6. According to the report, the proportion of anaemic children has actually increased by 6% in the past six years with 11 out of 19 states having more than 80% of its children suffering from anaemia.

7. The proportion of stunted children (under-5) at 48% is again among the highest in the world. Every second child in the country is stunted, according to the health ministry's figures.

8. Around 30% of babies in India are born underweight.
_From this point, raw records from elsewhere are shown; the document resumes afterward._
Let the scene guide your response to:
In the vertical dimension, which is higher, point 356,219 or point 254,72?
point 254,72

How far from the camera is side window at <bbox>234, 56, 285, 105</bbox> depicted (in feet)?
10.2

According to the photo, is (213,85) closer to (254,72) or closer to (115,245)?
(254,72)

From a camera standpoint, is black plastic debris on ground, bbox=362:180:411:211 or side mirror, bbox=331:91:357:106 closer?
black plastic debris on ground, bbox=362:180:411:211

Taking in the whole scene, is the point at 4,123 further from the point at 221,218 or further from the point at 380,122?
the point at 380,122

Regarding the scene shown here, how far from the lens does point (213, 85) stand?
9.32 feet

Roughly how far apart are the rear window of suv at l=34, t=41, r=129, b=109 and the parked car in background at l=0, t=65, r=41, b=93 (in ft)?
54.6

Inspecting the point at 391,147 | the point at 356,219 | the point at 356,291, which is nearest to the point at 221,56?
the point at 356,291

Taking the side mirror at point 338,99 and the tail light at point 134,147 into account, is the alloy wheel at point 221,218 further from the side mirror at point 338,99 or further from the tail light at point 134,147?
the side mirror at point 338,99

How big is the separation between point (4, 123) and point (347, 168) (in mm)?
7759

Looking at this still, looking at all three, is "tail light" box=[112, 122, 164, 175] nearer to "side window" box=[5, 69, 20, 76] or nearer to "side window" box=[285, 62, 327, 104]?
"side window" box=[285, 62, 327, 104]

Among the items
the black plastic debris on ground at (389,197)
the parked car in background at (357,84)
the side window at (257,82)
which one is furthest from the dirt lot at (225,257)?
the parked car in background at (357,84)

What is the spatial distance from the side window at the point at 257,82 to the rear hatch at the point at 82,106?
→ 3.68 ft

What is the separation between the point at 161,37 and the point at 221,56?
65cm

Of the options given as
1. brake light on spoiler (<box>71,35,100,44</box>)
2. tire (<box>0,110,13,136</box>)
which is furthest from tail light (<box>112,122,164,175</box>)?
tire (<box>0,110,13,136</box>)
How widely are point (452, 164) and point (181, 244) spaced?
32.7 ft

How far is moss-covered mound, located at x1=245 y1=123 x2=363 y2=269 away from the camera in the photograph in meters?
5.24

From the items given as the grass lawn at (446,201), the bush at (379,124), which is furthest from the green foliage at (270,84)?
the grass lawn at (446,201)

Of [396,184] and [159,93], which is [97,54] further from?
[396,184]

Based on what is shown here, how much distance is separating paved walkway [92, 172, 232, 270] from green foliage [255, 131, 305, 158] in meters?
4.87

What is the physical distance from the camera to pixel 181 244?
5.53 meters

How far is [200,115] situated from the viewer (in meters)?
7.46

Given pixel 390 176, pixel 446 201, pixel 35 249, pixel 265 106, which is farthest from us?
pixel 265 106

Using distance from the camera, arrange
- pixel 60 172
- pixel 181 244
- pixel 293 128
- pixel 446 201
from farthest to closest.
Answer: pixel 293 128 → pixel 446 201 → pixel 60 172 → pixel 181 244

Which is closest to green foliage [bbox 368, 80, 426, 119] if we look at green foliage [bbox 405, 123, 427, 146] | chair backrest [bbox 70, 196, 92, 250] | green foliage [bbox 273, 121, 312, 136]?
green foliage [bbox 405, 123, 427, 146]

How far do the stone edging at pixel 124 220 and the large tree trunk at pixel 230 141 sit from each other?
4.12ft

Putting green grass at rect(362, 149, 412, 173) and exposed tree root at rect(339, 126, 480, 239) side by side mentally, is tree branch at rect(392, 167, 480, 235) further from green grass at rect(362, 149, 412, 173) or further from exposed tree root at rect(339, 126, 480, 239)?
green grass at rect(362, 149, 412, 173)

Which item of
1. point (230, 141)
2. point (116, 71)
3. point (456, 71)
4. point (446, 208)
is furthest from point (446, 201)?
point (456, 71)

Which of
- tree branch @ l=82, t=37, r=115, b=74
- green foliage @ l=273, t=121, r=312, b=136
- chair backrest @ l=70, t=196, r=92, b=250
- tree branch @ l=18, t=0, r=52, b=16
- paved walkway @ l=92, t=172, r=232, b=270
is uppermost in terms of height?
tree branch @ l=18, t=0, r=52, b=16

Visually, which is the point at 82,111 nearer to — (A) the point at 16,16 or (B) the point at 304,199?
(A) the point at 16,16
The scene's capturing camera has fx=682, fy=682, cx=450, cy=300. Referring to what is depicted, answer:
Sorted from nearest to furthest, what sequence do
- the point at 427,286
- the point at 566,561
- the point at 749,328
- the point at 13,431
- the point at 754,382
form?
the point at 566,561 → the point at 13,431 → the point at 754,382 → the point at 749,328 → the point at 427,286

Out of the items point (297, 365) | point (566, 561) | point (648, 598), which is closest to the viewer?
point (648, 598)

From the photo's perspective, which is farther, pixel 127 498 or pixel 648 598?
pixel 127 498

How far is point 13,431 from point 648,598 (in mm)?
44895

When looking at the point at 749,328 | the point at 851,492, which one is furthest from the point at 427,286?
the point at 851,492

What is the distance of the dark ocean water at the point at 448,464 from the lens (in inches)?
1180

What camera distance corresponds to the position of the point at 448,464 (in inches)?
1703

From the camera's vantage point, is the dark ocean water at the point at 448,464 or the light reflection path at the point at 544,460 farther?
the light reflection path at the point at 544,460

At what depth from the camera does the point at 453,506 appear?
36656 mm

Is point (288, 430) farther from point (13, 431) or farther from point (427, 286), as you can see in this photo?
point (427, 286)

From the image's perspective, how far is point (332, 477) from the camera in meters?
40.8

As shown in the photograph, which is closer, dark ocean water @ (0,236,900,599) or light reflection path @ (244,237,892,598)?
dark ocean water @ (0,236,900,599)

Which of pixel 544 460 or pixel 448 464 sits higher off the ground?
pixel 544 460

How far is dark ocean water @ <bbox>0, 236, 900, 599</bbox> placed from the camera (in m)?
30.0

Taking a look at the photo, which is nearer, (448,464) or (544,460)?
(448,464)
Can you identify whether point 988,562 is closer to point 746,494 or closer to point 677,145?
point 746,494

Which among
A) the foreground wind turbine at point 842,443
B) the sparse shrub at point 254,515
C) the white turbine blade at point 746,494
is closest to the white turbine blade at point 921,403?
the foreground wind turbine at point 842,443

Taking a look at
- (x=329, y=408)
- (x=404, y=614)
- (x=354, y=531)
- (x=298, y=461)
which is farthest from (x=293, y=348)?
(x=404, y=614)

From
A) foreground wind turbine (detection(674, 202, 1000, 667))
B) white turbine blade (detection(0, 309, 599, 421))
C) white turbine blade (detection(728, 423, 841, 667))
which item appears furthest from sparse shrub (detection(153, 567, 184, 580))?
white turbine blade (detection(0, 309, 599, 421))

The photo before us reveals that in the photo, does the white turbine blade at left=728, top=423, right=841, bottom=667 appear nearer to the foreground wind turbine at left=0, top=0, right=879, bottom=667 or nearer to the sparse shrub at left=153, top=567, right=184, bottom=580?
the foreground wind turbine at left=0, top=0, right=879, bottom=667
9. Almost 80% of rural households do not have access to toilets within their premises. The figure exceeds 90% in states like Chhattisgarh, Jharkhand, Orissa and MP.



Indians Children

The answer to these thing lies in Conceptual areas of re-defining BPL, Child rights, health, Nutrition and reforms in those fields.
The present BPL is based on three decades old consumer basket. If it is redefined almost 60% of Indian Muslims and Dalits will be Bellow the poverty line.
The GOI won't have a definition for 'Child' let live alone the related topics such as Child labour etc. The concept of Literacy is also false, as most of the people who can sign their name cannot read and understand the script. So the definition of literacy has to be changed to years of schooling.
There are many such thing which needs to be clearly defined, for which Reforms in these areas are necessary.
Another important thing is 'Indias figures and facts' being based on such false concepts are far from reality. This fabrication of facts / concepts has to be corrected to meet the challenges of feature.
It is unfortunate that neither the policy makers, nor the bodies of governance are interested on these issue including Media.